Kürze mit Würze
(ungekürzte Textversion)
Im "Südkurier" stiess ich auf ein Interview mit dem neuen
Bodenseeliteraturpreisträger, dem Schaffhauser Schriftsteller
Dr. Markus Werner, einem der bedeutendsten lebenden Schriftsteller, der
für seine Werke bereits viele wichtige Preise entgegennehmen durfte.

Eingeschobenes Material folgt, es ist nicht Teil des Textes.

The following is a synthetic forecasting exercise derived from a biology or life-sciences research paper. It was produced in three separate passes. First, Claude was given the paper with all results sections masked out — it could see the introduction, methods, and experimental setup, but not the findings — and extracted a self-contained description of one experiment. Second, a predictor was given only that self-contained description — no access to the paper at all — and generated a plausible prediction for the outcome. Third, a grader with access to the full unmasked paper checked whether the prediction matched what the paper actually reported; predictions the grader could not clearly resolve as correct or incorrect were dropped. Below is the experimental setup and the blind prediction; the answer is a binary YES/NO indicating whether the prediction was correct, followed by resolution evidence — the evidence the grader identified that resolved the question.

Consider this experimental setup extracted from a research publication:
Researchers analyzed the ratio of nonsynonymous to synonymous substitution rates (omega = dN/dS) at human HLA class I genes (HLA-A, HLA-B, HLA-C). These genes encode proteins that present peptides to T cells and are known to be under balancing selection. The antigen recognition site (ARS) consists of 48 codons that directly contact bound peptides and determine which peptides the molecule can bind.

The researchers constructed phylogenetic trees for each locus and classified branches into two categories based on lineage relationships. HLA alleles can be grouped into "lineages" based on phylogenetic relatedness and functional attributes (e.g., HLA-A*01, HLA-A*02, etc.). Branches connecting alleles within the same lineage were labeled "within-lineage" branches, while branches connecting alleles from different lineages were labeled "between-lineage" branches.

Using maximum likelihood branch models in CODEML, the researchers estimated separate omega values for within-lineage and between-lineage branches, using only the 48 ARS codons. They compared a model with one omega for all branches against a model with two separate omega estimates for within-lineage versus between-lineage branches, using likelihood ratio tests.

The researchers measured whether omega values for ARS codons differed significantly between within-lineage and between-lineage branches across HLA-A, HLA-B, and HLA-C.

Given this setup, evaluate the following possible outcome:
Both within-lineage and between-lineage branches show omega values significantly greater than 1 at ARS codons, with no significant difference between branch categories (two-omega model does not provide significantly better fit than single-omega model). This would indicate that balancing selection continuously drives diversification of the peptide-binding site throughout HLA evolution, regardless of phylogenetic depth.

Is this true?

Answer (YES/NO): NO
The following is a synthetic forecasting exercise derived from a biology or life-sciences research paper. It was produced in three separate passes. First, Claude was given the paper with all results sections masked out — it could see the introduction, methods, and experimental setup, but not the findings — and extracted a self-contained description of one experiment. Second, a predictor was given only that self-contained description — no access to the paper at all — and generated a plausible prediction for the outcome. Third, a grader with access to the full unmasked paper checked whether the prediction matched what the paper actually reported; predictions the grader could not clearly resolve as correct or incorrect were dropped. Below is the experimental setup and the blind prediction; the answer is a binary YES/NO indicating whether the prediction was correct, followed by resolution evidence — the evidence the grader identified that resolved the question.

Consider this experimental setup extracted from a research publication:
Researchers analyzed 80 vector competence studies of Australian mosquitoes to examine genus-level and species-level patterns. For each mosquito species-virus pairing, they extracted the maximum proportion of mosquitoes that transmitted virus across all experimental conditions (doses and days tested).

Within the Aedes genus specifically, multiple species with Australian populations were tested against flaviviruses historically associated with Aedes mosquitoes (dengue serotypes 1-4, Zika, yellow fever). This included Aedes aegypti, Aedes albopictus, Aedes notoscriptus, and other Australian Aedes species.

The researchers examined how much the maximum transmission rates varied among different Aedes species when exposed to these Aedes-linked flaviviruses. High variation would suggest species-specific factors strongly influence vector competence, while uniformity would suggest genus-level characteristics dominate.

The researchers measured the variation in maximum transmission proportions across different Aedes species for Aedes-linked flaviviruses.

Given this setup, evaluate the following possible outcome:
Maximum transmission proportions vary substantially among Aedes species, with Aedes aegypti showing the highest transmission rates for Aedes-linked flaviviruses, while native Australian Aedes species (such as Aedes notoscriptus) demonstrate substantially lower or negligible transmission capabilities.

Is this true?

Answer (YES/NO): YES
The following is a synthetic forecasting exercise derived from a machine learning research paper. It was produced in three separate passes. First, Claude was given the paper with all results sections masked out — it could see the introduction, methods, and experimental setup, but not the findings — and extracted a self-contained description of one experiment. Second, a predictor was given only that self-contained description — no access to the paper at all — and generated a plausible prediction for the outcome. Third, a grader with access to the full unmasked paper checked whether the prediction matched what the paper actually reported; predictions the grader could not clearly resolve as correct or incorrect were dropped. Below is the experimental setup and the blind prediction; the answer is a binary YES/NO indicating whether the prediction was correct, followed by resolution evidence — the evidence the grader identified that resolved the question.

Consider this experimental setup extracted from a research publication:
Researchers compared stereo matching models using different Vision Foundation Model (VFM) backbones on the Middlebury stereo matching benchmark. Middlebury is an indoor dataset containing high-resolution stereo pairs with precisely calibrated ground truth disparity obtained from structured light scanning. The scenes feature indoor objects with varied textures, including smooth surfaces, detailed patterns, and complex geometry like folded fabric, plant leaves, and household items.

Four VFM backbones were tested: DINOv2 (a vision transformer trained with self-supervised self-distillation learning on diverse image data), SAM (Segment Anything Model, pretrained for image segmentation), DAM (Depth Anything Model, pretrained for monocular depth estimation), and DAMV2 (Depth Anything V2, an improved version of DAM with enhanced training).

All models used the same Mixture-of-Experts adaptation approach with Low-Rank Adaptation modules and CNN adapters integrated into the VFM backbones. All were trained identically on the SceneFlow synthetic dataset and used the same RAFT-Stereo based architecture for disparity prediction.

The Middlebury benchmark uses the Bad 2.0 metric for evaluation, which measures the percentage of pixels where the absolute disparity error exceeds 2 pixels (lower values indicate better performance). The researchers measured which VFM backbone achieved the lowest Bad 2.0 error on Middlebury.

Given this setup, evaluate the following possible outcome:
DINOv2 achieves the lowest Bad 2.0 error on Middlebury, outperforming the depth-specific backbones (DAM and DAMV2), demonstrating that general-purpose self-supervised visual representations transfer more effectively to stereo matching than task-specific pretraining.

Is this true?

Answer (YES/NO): NO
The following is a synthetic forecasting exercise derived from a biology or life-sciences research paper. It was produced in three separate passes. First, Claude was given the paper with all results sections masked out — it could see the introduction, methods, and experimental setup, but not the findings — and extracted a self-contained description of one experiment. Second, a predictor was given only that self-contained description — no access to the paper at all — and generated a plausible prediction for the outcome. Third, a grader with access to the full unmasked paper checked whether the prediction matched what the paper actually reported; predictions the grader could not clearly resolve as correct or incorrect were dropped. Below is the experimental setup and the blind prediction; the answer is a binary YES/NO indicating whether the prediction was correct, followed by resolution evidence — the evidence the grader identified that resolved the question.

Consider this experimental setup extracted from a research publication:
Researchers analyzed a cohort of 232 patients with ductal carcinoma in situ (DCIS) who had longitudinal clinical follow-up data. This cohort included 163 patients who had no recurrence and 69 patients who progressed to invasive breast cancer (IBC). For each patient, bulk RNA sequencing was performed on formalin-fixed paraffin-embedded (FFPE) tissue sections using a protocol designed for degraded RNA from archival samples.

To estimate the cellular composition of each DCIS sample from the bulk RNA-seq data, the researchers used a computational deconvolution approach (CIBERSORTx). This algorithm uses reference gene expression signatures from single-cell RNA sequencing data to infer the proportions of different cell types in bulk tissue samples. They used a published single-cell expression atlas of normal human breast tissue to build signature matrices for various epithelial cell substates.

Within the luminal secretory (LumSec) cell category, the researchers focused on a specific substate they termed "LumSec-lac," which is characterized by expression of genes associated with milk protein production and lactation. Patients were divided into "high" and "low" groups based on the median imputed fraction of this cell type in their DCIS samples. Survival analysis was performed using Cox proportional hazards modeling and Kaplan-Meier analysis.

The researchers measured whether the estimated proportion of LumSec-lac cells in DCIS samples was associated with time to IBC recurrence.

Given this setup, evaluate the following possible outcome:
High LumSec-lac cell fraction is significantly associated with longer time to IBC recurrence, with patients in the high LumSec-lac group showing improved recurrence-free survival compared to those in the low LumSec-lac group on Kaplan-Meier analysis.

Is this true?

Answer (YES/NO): NO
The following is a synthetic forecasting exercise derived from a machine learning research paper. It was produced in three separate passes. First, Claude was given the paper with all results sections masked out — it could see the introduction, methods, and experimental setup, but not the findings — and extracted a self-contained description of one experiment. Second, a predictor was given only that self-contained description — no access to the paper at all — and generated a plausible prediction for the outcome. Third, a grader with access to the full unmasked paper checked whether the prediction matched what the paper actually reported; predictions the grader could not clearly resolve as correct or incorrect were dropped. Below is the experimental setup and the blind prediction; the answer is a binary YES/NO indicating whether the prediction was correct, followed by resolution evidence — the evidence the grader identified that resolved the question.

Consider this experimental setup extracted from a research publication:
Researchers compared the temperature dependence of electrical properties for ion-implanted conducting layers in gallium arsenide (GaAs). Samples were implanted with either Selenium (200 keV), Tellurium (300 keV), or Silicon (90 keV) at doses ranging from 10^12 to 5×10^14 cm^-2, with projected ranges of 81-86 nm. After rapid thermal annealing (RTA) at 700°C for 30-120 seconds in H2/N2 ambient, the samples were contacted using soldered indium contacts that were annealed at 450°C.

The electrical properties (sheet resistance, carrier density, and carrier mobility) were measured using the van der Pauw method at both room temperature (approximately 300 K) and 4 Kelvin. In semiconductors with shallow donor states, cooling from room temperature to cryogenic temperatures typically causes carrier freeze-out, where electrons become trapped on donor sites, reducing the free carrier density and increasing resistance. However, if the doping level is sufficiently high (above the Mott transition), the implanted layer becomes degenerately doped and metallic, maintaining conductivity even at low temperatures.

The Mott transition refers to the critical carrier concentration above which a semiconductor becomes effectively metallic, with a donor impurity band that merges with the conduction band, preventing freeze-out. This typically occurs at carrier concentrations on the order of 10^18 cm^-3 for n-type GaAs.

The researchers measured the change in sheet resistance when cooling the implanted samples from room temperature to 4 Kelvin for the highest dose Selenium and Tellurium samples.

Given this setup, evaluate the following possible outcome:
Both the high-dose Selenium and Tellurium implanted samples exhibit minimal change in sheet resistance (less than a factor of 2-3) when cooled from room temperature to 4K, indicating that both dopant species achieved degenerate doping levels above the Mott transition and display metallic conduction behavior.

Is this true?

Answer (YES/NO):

Mir fielen in diesem Interview seine kurzen, treffenden Antworten
auf. Es ist nicht selbstverständlich, dass ein Schriftsteller
medienrhetorisch professionell antwortet. Ich fuhr deshalb am Sonntag,
dem 26. November nach Überlingen (Kursaal) zur Preisverleihung. Ich ging
davon aus: Ein Mensch, der bei Befragungen eines Journalisten so bedacht
und treffend antworten kann, wird bestimmt auch vor grossem Publikum eine
gute Rede halten. Wer überlegt antwortet und aussagekräftig -
vor allem adressatengerecht - formulieren kann, hat meist das Zeug zum
guten Rhetoriker. Nur wer klar denkt, redet auch gut. In seinen Werken
zeichnet sich Werner durch sein hervorragendes Sprachgefühl aus. Ich
habe ihn schon früher als sehr bescheidenen, zurückhaltenden
Menschen erlebt. Er wohnte bis vor vier Jahren in einem alten Bauernhaus
im abgelegenen Opfertshofen. Markus Werner liebt seit je die Distanz. Er
tritt nicht gerne ins Rampenlicht. Als ein Werk von ihm zum Bestseller
wurde, war er erstaunt. Seine Passion war immer das Schreiben - nicht
das Reden. Öffentliche Auftritte meidet er bewusst. Markus Werner findet
von sich, er sei kein guter Redner. Bei der Preisverleihung musste er nun
ein paar Worte sagen und wunderte sich nach der Rede, dass ich mich als
Kommunikationsberater überhaupt für diesen Auftritt interessiert
habe. Er sagte mir, er sei ja kein guter Rhetoriker. Markus Werner bewies
aber im Kursaal von Überlingen, dass dem nicht so ist. Medienrhetorisch
und rhetorisch können wir von ihm Grundsätzliches lernen,
obschon er nicht das Bild eines extravertierten Redners vermittelt,
Analysieren wir zuerst sein Antwortverhalten im erwähnten
Zeitungsinterview (vor der Preisverleihung im "Südkurier" vom 24.11. 06)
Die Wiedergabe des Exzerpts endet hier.